(TASK PROMPT)
Answer these questions from the abstract on lung gene delivery.
(a) How long after tail vein delivery of the dendrimer-complexed plasmid did the second peak of expression occur?
(b) How many times, and at what interval, were the repeated intravascular doses given?
(c) According to the in situ localization, which tissue did endobronchial administration primarily target?

Intravascular and endobronchial DNA delivery to murine lung tissue using a novel, nonviral vector.

Abstract

Gene transfer to the lung can be achieved via either the airway or the pulmonary vasculature. We evaluated gene transfer and expression by intravascular and endobronchial routes, using DNA complexed with G9 PAMAM dendrimer or naked plasmid DNA. Intravascular tail vein delivery of dendrimer-complexed pCF1CAT plasmid resulted in high levels of transgene expression in the lung at 12 and 24 hr, followed by a second peak of expression 3 to 5 days after administration. After intravenous administration of the complexes, CAT expression was never observed in organs other than the lung. There were only minimal levels of CAT protein expressed in the lung after intravenous administration of naked plasmid DNA. Repeated intravascular doses of the dendrimer-complexed plasmid, administered four times at 4-day intervals, maintained expression at 15-25% of peak concentrations achieved after the initial dose. Endobronchial delivery of naked pCF1CAT plasmid produced significant amounts of CAT protein in the lung. Comparison of intratracheal and intranasal routes resulted in similar expression levels of CAT in the lung and trachea. However, in juxtaposition to vascular delivery, intranasal delivery of dendrimer-complexed plasmid DNA gave lower levels of CAT expression than that observed with naked plasmid DNA. In situ localization of CAT enzymatic activity suggested that vascular administration seemed to achieve expression in the lung parenchyma, mainly within the alveoli, while endobronchial administration primarily targeted bronchial epithelium. Our results show that intravenously administered G9 dendrimer is an effective vector for pulmonary gene transfer and that transgene expression can be prolonged by repeated administration of dendrimer-complexed DNA.

(STORED DATA)
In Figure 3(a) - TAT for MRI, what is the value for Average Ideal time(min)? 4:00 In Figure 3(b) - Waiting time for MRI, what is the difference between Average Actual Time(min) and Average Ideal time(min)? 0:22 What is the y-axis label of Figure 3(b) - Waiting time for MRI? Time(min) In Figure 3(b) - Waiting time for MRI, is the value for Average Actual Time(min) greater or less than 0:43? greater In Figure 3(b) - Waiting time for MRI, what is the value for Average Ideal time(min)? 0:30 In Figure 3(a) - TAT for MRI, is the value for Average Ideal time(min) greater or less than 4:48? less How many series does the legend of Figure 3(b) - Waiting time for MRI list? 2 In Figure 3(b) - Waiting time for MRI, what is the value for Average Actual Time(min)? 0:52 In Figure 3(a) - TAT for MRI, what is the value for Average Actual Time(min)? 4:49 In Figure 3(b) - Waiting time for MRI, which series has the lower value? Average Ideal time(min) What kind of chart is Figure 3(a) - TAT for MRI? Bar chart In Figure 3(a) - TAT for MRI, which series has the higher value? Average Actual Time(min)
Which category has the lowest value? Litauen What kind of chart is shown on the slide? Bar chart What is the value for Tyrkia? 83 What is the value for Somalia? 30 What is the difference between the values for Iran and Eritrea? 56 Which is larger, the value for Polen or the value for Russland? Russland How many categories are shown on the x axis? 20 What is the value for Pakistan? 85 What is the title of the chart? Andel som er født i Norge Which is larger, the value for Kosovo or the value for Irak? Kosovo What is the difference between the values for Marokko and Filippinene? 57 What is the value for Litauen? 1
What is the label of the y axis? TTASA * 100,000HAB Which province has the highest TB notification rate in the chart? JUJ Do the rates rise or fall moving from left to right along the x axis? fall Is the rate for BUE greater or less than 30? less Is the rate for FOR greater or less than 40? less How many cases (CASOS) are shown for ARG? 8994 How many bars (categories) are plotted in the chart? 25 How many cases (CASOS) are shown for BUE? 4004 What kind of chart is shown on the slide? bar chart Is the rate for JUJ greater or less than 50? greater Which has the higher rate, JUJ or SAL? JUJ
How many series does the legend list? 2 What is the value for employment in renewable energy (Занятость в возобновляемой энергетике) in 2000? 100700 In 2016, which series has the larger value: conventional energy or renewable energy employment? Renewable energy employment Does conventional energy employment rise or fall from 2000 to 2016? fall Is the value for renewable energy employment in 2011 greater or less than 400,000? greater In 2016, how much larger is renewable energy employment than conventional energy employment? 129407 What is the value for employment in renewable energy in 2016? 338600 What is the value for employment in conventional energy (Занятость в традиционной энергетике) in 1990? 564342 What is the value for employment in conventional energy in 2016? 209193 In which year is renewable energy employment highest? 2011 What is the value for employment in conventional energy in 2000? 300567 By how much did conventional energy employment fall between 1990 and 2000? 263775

(RESPONSE)
(a) 3 to 5 days after administration.
(b) Four times, at 4-day intervals.
(c) Bronchial epithelium.